Each visualized program should be inserted function calls automatically to generate events. However, since the system will automatically generate the insertion, it has to understand the semantics of the program. Probably it does not know what algorithm is operating the data structures, but it has to know how data structures are operated, then inserts the right function call in the place where data structures are operated. However, the nature of programming language imposes a great burden for the system developers. Usually for a give program, it will consist of functions and function calls. For a give function, it can operate on different set of data of the same type. For this situation, we have to handle the even generation carefully. For example, if we are visualizing two different data of the same type, we have to create two different animations for the data. When come to a function call, the inserted function call has to know how to generate a correct even to drive the right animation. The alias (pointer etc.) of C or C++ language is also a headache for understanding the semantics of a program. This is also a difficult subject in compiler research. For example, an user specifies a data structure to be visualized at the beginning of the program, then later all operations on the data structure are through pointers or aliases. This kind of situation is also going to be solved in our system to produce correction data visualization.

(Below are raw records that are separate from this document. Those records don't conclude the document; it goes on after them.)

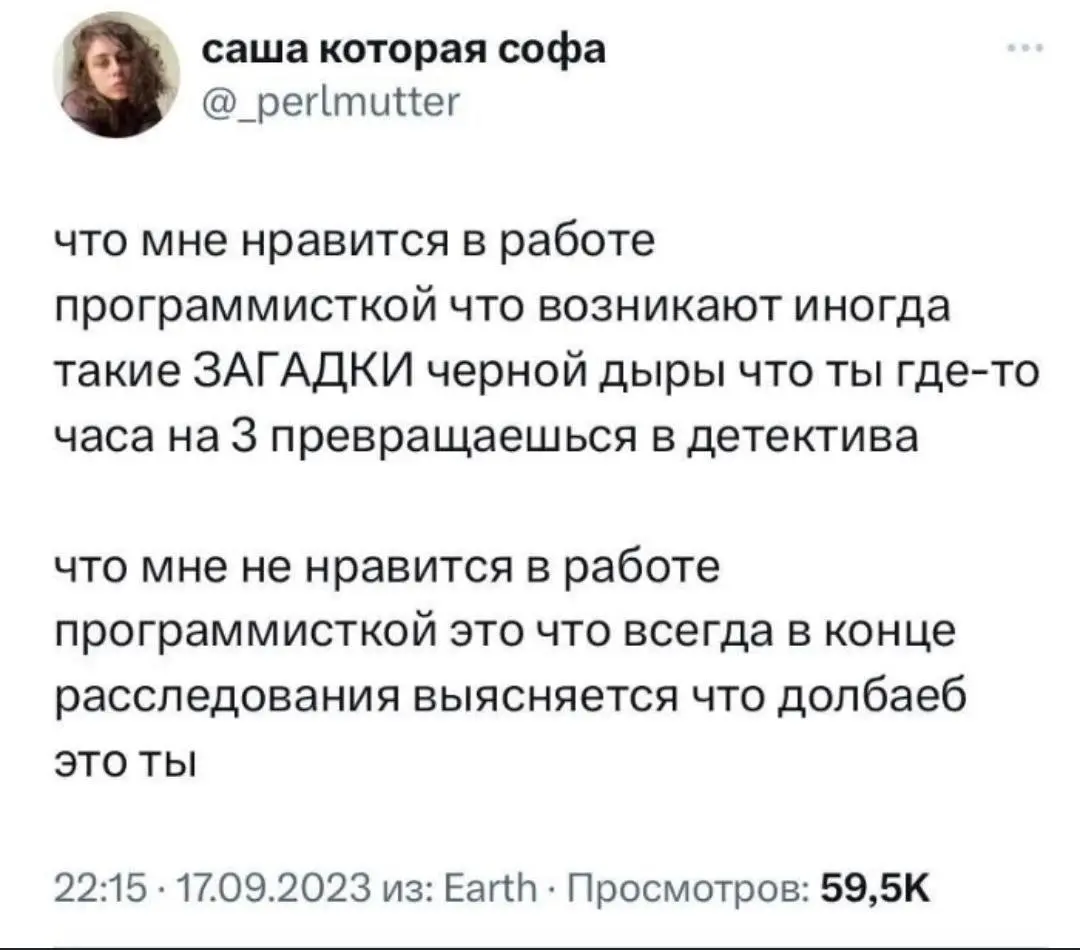 #IT
😂 ПМ 🛍 Другие каналы
В этом посте были ссылки, но мы их удалили по правилам Сетки | Сетка — социальная сеть от hh.ru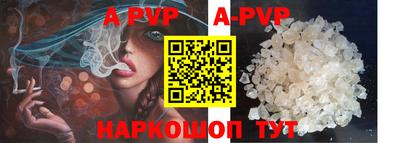 мяу мяу кристалл Новозыбков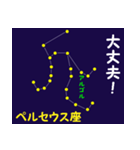 なんとなく星空（個別スタンプ：12）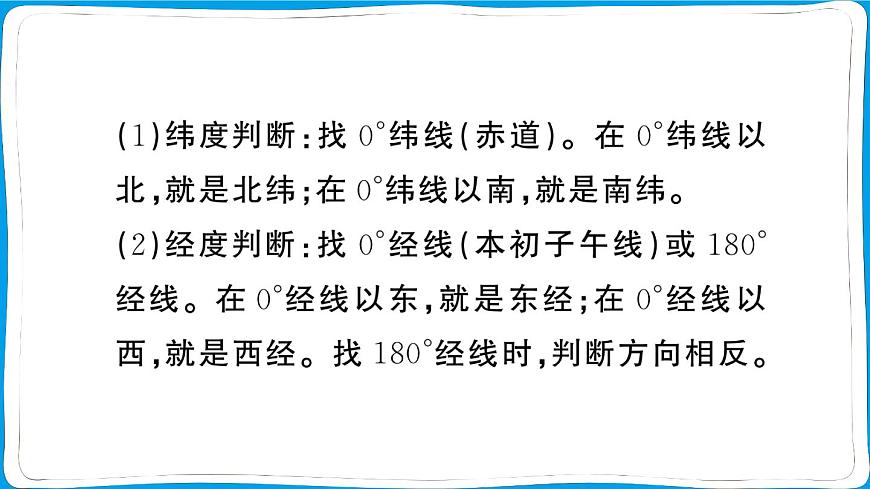 初中地理 人教版（2024）七年级上册第一章 地球 知识总结 训练课件 有答案第8页
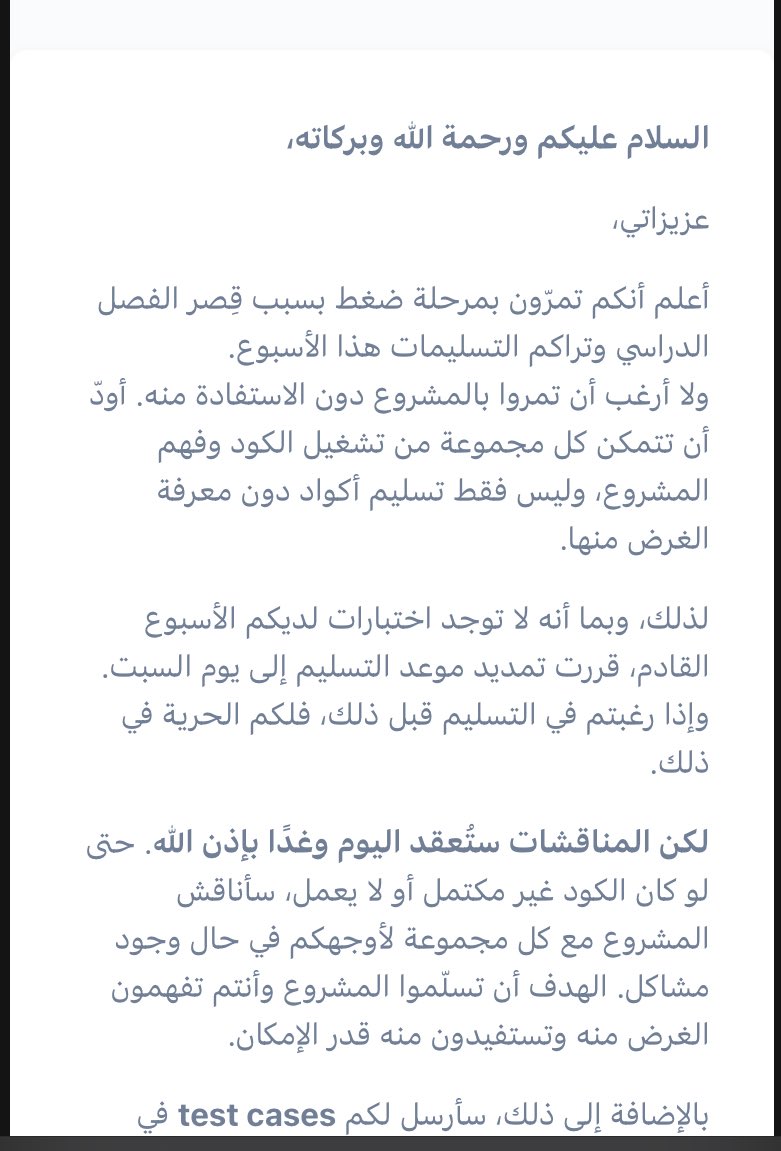 ثاني اكثر مشروع فقع كبدي وعضل يدي فاينلييي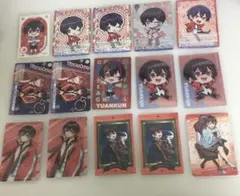 ゆあんくん トレカ 15枚セット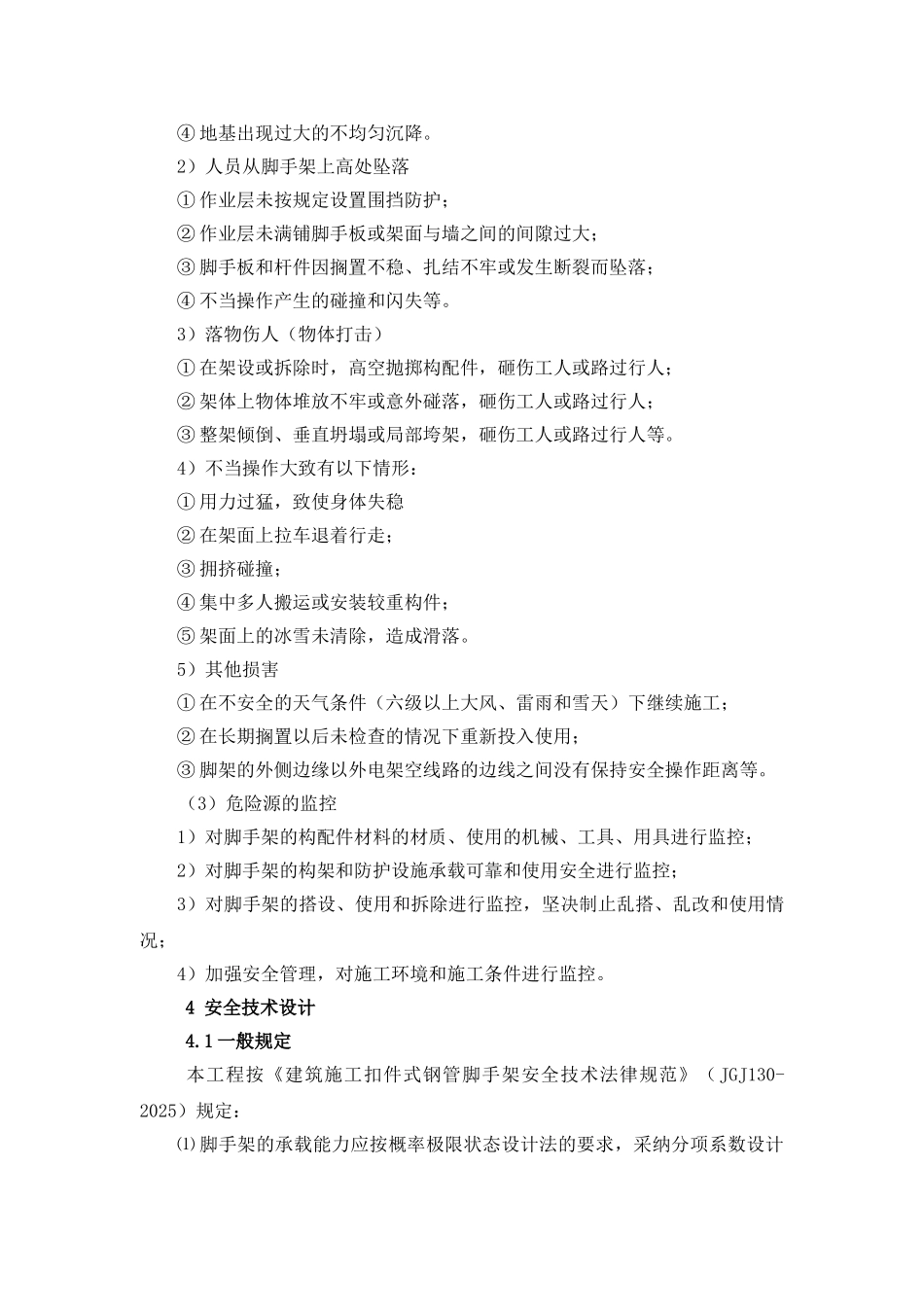 脚手架工程安全专项施工方案整理_第2页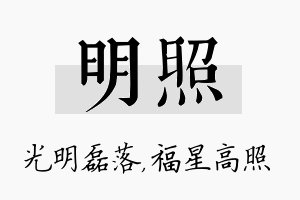 明照名字的寓意及含义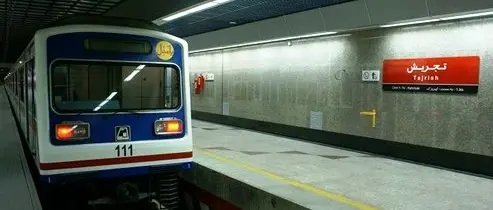 کاهش سرفاصله حرکت قطارها در شلوغ‌ترین خط مترو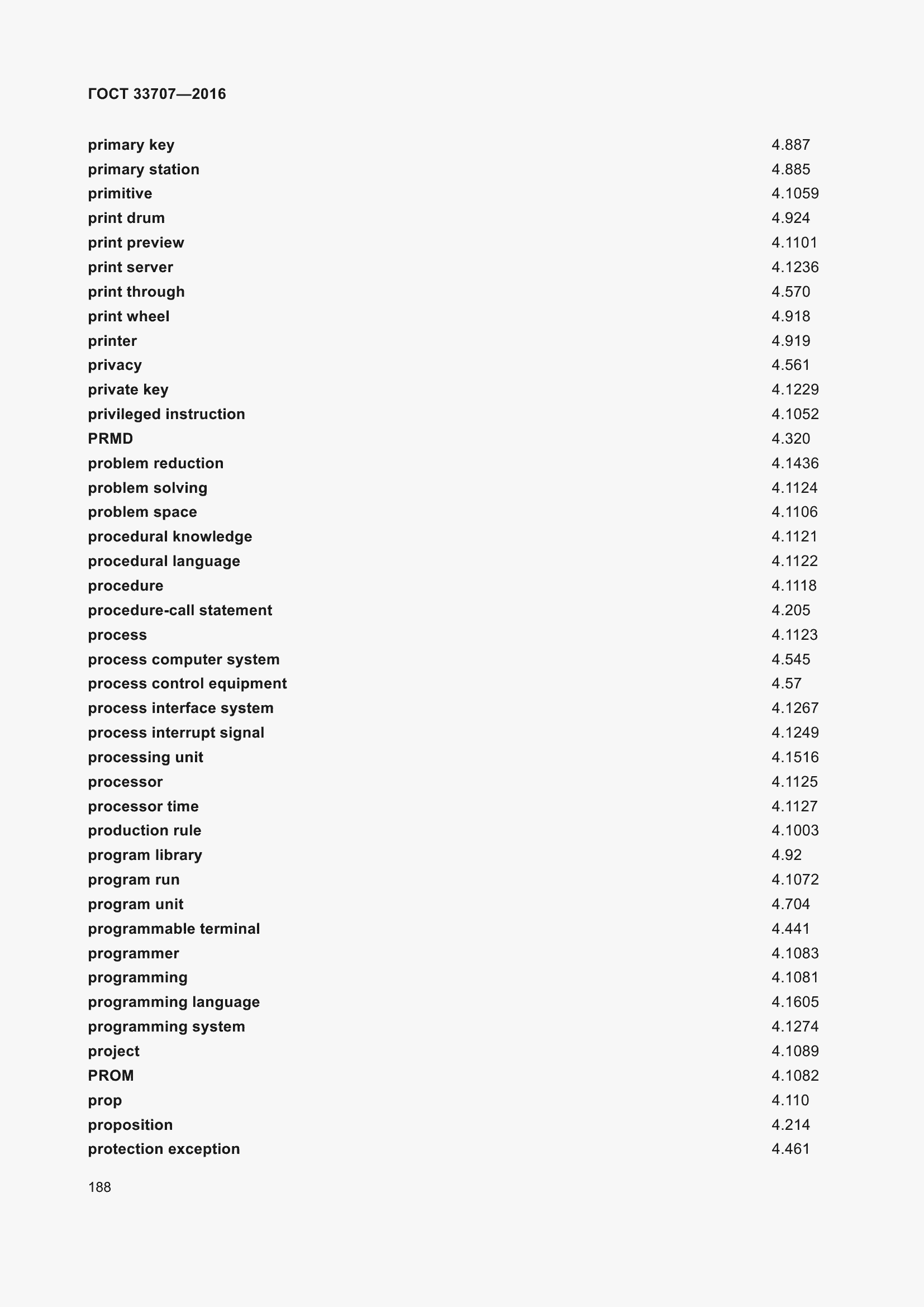 Страница 193 ГОСТ 33707-2016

The final problem needs to be solved is the view control. An animated image includes points, lines, circles, rectangles, colors, positions and movements. This problem is not that difficult comparing to the previous problems. We can apply the existing graphic library to implement the display of images. The more difficult issue is the timing control. Timing control is definitely need to be implemented because sometimes users need to look at the visualization slowly to understand an algorithm or find out bugs in a program. Event passing can also be use to solve this problem. A visualized process needs to wait for a continue event from the visualizing process to continue the process. When an users need to slow down 2 seconds, then the visualizing program needs to wait for 2 seconds before send back the continue event to the visualized process.

CONCLUSION

Designing such a system is not an easy task because of the complex nature of the system, but we have the foresight that our C/C++ visualization system will be a great help for teaching or learning algorithms. It also can help monitoring the data operations when doing debugging. Software visualization for debugging is also an important research topic currently. Our system framework can be easily extended to this field without many efforts.

BIBLIOGRAPHY

John Thomas Stacko, (1998) TANGO: A Framework and System for Algorithm Animation, Brown University, Dept. of Computer Science. Technical Report No. CS-89-30.

Price, B.A., Baecker, R.M., and Small, I.S. AA principled Taxonomy of Software Visualization@ Journal of Visual Languages and Computing page 211-266.